Reinforcement learning objectives constrain the cognitive map

In this work, we detail a model of the cognitive map predicated on the assumption that spatial representations are optimized for maximizing reward in spatial tasks. We describe how this model gives rise to a number of experimentally observed behavioral and neural phenomena, including neuronal populations known as place and grid cells. Place and grid cells are spatially receptive cells found in the hippocampus and entorhinal cortex, respectively. Classic place cells have a single firing field tied to a specific location in space. The firing properties of these cells are sensitive to behaviorally relevant conditions in the environment; for instance, they tend to be skewed along commonly traveled directions, clustered around rewarded locations, and influenced by the geometric structure of the environment. Grid cells exhibit multiple firing fields arranged periodically over space. These cells reside in the entorhinal cortex, and vary systematically in their scale, phase, and orientation.
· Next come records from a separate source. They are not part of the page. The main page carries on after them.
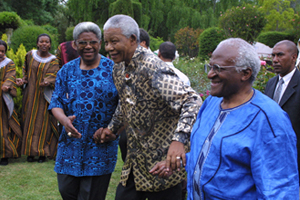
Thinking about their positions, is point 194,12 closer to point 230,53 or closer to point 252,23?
point 252,23

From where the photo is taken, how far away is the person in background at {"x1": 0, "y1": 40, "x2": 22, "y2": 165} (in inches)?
240

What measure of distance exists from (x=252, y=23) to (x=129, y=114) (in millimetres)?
16939

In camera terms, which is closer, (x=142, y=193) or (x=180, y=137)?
(x=180, y=137)

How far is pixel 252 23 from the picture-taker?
1800 cm

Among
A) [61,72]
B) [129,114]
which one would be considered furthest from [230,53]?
[61,72]

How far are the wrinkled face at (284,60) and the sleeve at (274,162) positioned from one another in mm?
3147

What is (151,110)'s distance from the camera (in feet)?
8.69

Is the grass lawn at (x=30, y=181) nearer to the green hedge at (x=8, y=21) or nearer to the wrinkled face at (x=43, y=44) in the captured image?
the wrinkled face at (x=43, y=44)

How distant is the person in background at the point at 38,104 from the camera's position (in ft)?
20.2

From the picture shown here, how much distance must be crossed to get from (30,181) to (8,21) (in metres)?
9.34

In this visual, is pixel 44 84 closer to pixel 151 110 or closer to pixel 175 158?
pixel 151 110

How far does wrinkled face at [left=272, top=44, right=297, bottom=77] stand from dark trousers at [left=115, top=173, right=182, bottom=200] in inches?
104

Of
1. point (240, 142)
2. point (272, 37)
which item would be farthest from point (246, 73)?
point (272, 37)

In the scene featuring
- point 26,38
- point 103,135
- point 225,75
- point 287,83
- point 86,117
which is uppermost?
point 225,75
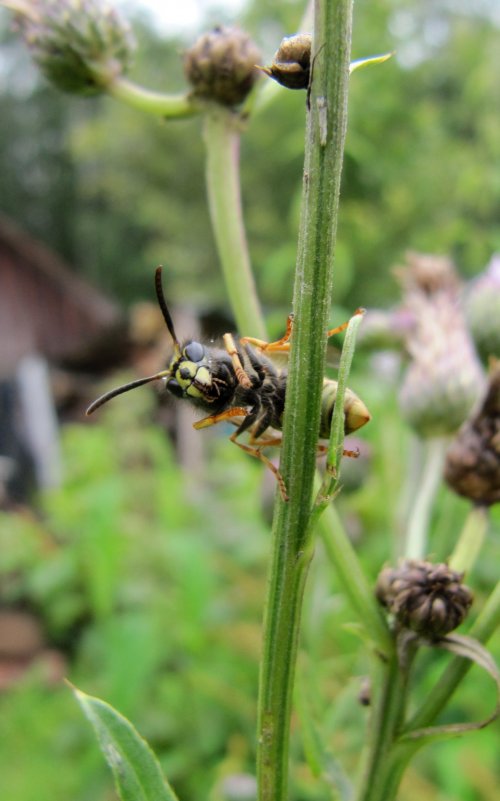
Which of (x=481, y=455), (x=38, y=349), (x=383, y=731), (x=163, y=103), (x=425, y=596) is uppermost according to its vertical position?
(x=38, y=349)

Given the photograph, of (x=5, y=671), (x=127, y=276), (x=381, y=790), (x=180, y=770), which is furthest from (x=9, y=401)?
(x=127, y=276)

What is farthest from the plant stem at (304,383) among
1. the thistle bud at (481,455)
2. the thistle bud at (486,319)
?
the thistle bud at (486,319)

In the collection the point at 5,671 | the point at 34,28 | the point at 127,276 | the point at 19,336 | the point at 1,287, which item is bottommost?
the point at 5,671

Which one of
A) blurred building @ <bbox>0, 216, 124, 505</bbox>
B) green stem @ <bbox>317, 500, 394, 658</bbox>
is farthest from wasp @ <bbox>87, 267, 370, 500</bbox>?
blurred building @ <bbox>0, 216, 124, 505</bbox>

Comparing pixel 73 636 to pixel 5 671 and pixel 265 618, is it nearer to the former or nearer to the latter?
pixel 5 671

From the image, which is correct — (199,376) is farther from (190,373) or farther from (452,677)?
(452,677)

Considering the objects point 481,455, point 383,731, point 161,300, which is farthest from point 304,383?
point 481,455

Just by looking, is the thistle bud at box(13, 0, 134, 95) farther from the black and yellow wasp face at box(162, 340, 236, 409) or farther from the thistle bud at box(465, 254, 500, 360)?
the thistle bud at box(465, 254, 500, 360)
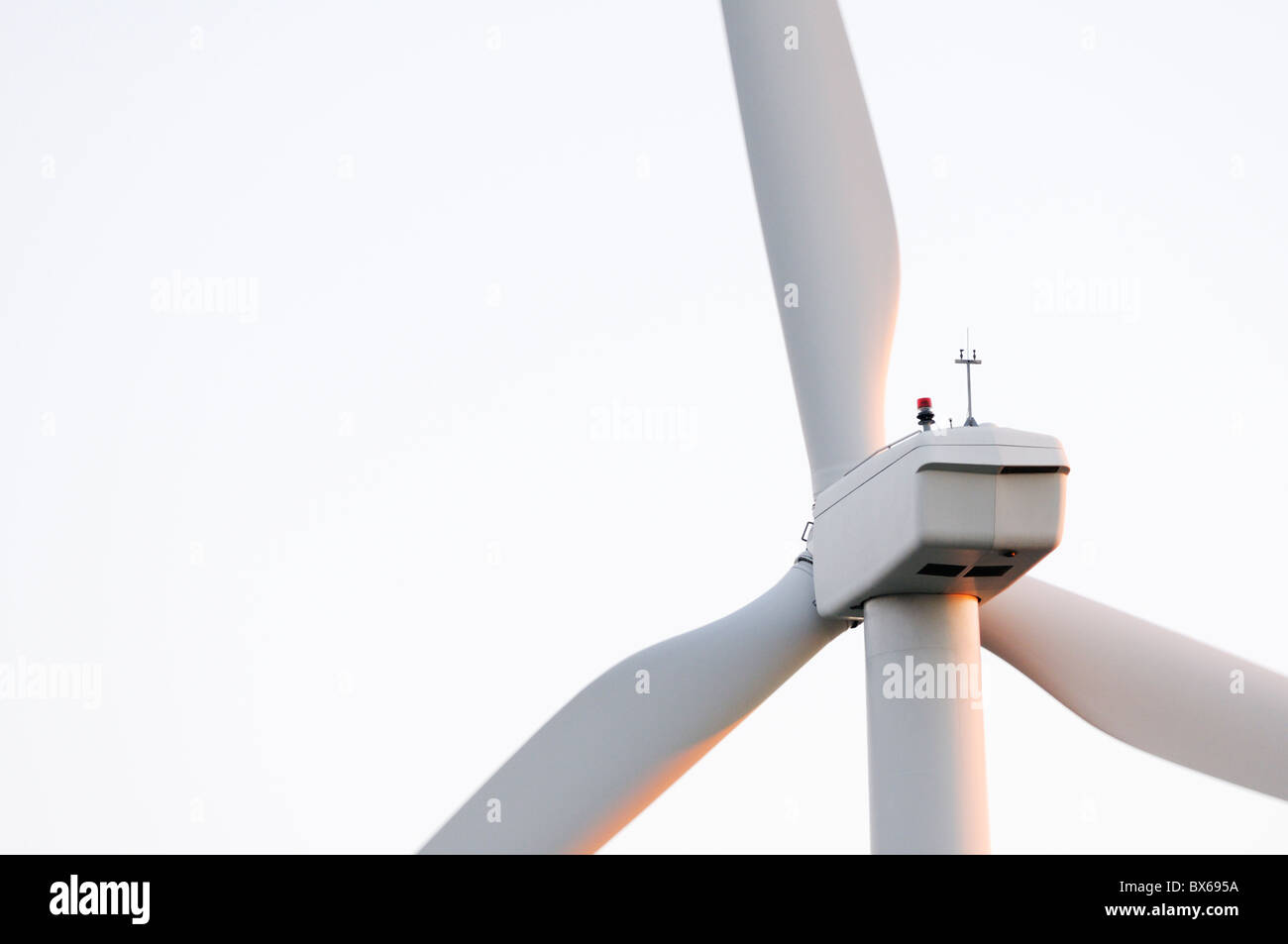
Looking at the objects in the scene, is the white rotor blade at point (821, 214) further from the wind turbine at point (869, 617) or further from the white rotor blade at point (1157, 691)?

We hypothesize that place fields encode not just information about the current location, but also predictions about future locations under the current policy. Under this model, a variety of place field phenomena arise naturally from the disposition of rewards and barriers and from directional biases as reflected in the transition policy. Furthermore, we demonstrate that this representation of space can support efficient reinforcement learning (RL). We also propose that grid cells compute the eigendecomposition of place fields, one result of which is the segmentation of an enclosure along natural boundaries. When applied recursively, this segmentation can be used to discover a hierarchical decomposition of space, allowing grid cells to support the identification of subgoals for hierarchical RL. This suggests a substrate for the long-standing finding that humans tend to divide space hierarchically, resulting in systematic biases about relations between locations in different regions.